* Quesiti e compiti
1. Trascriva fedelmente il passo delle note sui versi latini compreso tra "Fit strepitus tectis, Strepe" e "AL LIBRO II.", estremi inclusi.
2. Elenchi tutti i nomi propri di persona che compaiono nelle note sui versi latini.
3. Prosegua le note sui versi latini oltre il punto in cui si interrompono.

* Testo riportato
═══
Qui dapibus mensas onerent, Recar dapi alle mense, Ognun vede che in luogo di dapi, salvo il verso, potea metter cibi: ma dape (voce bennata e sonora, una delle mal poste quasi fuor d'uso) mi suona cibi scelti ; onde in Roma i Dapiferi del Conclave. v. 725.

Fit strepitus tectis, Strepe il palagio,

Dal veder che uso strepe dall'antico strepere, non vorrei che alcuno pensasse, che oserei valermi del pari d'altre voci di questo verbo. Va oltre il Parini. Nel celebre suo Mattino graziosamente adopra il gerundio labendo, benchè non abbia neppure infinito. v. 740.

Post ali proceres. Gli altri Grandi il seguir'. Cioè tracannaron gran tazze, come avea fatto Pizia di quella, cho la Regina gli porse increpitans, dopo averla libata sopra la mensa, e appena saggiata. Or questo proceres dall' Alfieri s'interpreta proci. Convien dire che a que' tempi le illustri vedove (o quasi vedove qual era Penelope ), benchè avverse dal legarsi a nuovo marito, usasser dar tavola a' proci, illustri anch'essi nella debita proporzione, e perciò qui magnati. Da qui s'intenderebbe meglio e la imperiosa confidenza di Didone e la costoro servile docilità.

AL LIBRO II.

v. 53.
═══
* Dati archiviati
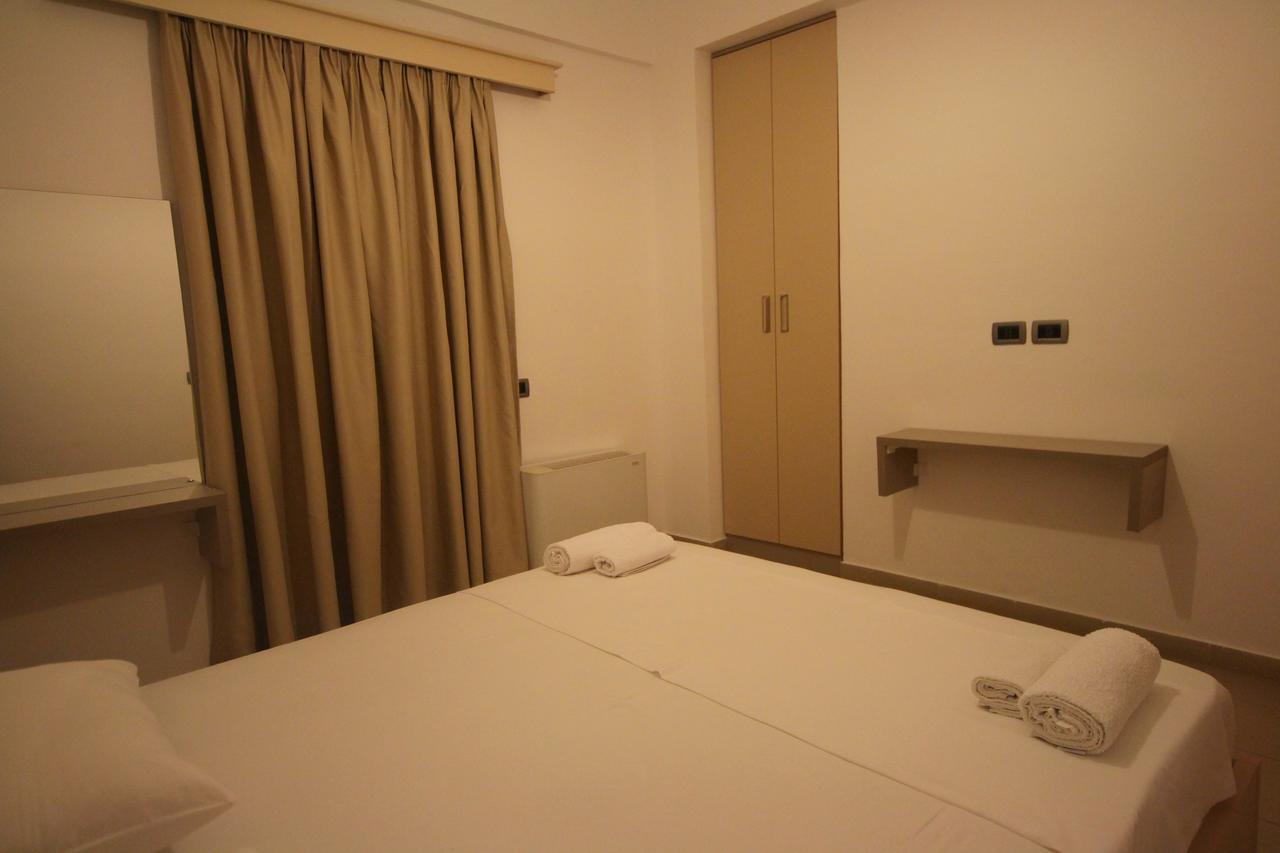 Jb Hotel ซารานเดอ ภายนอก รูปภาพ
═══
* Risposte ai compiti
1.
Fit strepitus tectis, Strepe il palagio,

Dal veder che uso strepe dall'antico strepere, non vorrei che alcuno pensasse, che oserei valermi del pari d'altre voci di questo verbo. Va oltre il Parini. Nel celebre suo Mattino graziosamente adopra il gerundio labendo, benchè non abbia neppure infinito. v. 740.

Post ali proceres. Gli altri Grandi il seguir'. Cioè tracannaron gran tazze, come avea fatto Pizia di quella, cho la Regina gli porse increpitans, dopo averla libata sopra la mensa, e appena saggiata. Or questo proceres dall' Alfieri s'interpreta proci. Convien dire che a que' tempi le illustri vedove (o quasi vedove qual era Penelope ), benchè avverse dal legarsi a nuovo marito, usasser dar tavola a' proci, illustri anch'essi nella debita proporzione, e perciò qui magnati. Da qui s'intenderebbe meglio e la imperiosa confidenza di Didone e la costoro servile docilità.

AL LIBRO II.

2. Parini, Pizia, Alfieri, Penelope, Didone

3.
Insonuere graves gemitumque dedere cavernae. Mi son preso l'arbitrio di trasformare con assai comoda variazione il cavae in graves. S'affanni pur quanto vuole il De la Cerda

a mostrare che il cavae cavernae è di sapor Virgiliano; ch'io per me non vi trovo che un'idea vôta. Del graves al contrario me ne dà Virgilio la traccia al v. 236 scandit fatalis machina muros Feta armís e L. VI v. 516 armatum peditem gravis attulit alvo. Armi ed armati, che al gran colpo improvviso dell'asta di Laocoonte dovean far quell' utero sonare e gemere maggiormente.

tra i v. 75 e 76

Si legge in molte edizioni: Ille haec, deposita tandem formidine, fatur. Verso che contrasta col 106: Prosequitur pavitans, et ficto pectore fatur. Lo troverai a suo luogo L. III v. 612, dove si parla d'Achemenide, uom veramente spaurito, ma confortato da Anchise. v. 135.

Delitui, dum vela darent.

Finchè desser le vele, occulto giacqui.

Tronca il Bodoni la finale si forte dedissent delle ordinarie edizioni: riempitura importuna, giacchè Sinone, per accreditar l'impostura, non dovea mostrar di temere, che per la sua fuga s'impedisse una partenza già dall'oracolo approvata; ma che al più si differisse, finchè la precedesse il sacrifizio d'un altro Greco.

v. 254.

per amica silentia lunae, muta di rai la luna, I silenzj della luna sono al dir di Plinio gl' interlunj.Ma disobblighiamo il Poeta dal rigore astronomico. Vorranno almen dire che non v'era in quell'ora chiaror lunare. Ed è perciò che diconsi cari alla Greca flotta, cioè favorevoli all'impresa di giungere inosservata. Nè altrimenti potea dirsi v. 249 ruit Oceano nox Involvens umbra magna terramque polumque, Myrmidonumque dolos.

v. 280.

Olux Dardaniae! O invitto, o lume Del Frigio suol, Quell' invitto applicato ad un Ettore, in duello ucciso da Achille, fa sentir maggiormente, che Enea sognava, non ricordandosi allora né del certame nè della morte del prode amico.

v. 338, 339.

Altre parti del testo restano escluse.